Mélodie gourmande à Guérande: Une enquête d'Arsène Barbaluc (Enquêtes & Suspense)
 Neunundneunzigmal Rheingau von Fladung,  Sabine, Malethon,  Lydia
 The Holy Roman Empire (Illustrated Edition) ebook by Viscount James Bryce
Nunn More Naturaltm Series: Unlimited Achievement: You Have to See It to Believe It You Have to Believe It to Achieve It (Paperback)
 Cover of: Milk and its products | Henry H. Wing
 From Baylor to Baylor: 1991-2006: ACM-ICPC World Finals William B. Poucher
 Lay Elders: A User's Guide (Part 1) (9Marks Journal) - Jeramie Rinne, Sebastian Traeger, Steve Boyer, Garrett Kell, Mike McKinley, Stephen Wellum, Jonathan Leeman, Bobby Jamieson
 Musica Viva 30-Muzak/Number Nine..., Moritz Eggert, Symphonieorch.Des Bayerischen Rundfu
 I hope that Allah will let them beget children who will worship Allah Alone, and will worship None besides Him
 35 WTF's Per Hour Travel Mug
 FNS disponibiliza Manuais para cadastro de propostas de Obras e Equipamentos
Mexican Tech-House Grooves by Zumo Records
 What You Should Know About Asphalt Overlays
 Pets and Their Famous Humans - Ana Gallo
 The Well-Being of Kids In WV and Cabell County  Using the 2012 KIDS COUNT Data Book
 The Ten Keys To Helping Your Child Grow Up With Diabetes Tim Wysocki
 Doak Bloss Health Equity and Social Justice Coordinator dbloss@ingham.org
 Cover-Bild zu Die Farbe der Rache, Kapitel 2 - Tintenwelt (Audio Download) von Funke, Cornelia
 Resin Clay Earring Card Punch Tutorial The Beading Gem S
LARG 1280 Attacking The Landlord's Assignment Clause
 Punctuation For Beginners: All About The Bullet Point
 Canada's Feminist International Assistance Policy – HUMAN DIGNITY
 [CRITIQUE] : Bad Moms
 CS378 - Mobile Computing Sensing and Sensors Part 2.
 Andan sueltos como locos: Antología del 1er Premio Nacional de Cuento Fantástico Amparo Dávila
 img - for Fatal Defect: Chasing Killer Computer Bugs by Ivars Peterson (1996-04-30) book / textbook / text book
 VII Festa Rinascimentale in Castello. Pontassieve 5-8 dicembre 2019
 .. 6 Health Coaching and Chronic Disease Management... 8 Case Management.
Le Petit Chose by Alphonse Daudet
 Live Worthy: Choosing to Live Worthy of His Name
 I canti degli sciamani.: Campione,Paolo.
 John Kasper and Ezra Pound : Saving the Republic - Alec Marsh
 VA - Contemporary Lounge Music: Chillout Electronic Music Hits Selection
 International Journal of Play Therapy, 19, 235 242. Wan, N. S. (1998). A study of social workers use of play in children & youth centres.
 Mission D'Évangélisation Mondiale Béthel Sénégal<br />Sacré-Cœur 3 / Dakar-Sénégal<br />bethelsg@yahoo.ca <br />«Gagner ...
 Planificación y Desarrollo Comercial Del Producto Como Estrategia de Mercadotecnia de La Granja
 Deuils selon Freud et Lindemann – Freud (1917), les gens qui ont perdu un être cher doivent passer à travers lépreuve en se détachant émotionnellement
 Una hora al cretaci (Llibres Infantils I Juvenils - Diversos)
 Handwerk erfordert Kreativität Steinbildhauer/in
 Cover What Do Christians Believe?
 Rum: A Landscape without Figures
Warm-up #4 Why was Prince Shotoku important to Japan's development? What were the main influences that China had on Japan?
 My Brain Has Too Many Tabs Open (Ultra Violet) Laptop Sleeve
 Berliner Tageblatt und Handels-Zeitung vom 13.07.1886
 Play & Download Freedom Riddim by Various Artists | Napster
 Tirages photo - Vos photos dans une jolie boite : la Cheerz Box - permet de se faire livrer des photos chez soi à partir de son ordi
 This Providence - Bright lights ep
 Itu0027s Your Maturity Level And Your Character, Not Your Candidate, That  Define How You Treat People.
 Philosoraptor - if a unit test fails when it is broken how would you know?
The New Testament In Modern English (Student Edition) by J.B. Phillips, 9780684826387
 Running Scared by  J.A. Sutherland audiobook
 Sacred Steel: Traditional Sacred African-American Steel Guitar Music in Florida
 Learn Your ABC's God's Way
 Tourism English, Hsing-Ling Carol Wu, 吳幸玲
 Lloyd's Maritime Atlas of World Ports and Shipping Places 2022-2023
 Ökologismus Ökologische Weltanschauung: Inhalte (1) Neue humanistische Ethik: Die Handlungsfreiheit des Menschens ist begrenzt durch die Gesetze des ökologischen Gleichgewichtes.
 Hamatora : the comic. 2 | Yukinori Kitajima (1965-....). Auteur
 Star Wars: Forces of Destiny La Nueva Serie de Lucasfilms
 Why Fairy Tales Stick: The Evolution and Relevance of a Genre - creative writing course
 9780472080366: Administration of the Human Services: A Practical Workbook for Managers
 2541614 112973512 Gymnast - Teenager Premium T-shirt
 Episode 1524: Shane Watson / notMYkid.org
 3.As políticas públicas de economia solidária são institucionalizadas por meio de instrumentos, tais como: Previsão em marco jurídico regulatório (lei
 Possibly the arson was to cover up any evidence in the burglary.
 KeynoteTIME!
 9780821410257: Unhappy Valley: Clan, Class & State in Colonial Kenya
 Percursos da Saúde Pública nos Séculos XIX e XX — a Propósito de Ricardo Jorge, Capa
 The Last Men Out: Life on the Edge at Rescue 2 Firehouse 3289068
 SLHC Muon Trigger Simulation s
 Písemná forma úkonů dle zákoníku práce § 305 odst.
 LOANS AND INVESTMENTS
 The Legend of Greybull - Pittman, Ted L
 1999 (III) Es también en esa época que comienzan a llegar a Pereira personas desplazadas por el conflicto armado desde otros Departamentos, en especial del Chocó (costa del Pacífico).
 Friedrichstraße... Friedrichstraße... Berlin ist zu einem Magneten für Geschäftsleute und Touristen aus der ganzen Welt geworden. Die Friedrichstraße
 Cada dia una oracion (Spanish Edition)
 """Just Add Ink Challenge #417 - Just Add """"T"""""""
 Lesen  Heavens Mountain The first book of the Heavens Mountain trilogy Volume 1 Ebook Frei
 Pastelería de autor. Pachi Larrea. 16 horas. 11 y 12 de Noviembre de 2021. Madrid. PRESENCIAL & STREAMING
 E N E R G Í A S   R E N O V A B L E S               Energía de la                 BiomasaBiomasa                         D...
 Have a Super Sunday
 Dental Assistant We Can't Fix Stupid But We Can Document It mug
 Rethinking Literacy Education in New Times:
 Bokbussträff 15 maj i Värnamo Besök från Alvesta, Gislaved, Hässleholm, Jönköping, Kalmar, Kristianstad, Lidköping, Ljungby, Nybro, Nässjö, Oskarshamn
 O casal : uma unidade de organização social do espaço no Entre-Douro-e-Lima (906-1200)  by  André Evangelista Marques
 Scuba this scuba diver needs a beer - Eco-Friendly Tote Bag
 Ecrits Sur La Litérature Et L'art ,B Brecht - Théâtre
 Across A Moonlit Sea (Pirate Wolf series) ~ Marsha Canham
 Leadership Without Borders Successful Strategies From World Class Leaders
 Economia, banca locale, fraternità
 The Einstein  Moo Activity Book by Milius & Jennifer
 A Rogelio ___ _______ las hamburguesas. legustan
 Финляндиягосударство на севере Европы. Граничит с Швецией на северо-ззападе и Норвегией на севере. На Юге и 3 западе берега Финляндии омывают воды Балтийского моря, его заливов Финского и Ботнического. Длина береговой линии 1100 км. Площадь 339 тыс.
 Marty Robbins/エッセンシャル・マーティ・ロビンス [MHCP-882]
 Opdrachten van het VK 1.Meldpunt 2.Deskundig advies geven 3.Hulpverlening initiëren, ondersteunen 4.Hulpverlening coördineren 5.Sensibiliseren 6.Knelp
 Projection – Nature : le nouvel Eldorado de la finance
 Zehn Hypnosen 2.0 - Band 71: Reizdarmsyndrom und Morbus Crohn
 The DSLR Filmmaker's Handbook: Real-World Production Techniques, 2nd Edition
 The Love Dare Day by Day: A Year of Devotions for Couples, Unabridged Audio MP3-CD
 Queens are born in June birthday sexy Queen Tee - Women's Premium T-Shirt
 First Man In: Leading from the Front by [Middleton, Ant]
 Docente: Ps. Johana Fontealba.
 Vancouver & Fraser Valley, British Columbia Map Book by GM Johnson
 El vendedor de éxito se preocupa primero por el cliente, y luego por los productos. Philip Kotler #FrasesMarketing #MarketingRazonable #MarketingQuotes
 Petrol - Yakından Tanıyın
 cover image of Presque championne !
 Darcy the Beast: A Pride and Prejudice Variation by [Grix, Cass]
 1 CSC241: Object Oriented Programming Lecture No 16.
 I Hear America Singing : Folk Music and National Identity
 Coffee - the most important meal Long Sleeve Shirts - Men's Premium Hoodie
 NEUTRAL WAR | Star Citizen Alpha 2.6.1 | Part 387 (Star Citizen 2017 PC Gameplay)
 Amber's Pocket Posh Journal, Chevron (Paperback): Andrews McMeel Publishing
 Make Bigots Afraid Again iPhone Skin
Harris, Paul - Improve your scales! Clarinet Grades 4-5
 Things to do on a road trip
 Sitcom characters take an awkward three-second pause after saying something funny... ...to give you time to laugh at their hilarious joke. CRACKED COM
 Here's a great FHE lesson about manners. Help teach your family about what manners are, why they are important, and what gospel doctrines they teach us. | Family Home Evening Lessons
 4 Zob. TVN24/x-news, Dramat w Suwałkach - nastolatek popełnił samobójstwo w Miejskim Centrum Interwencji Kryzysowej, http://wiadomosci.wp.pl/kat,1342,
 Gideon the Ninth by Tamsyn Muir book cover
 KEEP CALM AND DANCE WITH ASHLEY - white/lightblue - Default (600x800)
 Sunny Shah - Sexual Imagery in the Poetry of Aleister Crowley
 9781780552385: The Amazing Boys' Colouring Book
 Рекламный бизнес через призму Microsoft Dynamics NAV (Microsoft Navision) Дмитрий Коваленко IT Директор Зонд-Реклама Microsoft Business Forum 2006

★ ★ ★

### Task details
The reply should hold only the lines from the first line of the listing above through the line with "The Ten Keys", each copied exactly.

### Answer to the problem
Mélodie gourmande à Guérande: Une enquête d'Arsène Barbaluc (Enquêtes & Suspense)
 Neunundneunzigmal Rheingau von Fladung,  Sabine, Malethon,  Lydia
 The Holy Roman Empire (Illustrated Edition) ebook by Viscount James Bryce
Nunn More Naturaltm Series: Unlimited Achievement: You Have to See It to Believe It You Have to Believe It to Achieve It (Paperback)
 Cover of: Milk and its products | Henry H. Wing
 From Baylor to Baylor: 1991-2006: ACM-ICPC World Finals William B. Poucher
 Lay Elders: A User's Guide (Part 1) (9Marks Journal) - Jeramie Rinne, Sebastian Traeger, Steve Boyer, Garrett Kell, Mike McKinley, Stephen Wellum, Jonathan Leeman, Bobby Jamieson
 Musica Viva 30-Muzak/Number Nine..., Moritz Eggert, Symphonieorch.Des Bayerischen Rundfu
 I hope that Allah will let them beget children who will worship Allah Alone, and will worship None besides Him
 35 WTF's Per Hour Travel Mug
 FNS disponibiliza Manuais para cadastro de propostas de Obras e Equipamentos
Mexican Tech-House Grooves by Zumo Records
 What You Should Know About Asphalt Overlays
 Pets and Their Famous Humans - Ana Gallo
 The Well-Being of Kids In WV and Cabell County  Using the 2012 KIDS COUNT Data Book
 The Ten Keys To Helping Your Child Grow Up With Diabetes Tim Wysocki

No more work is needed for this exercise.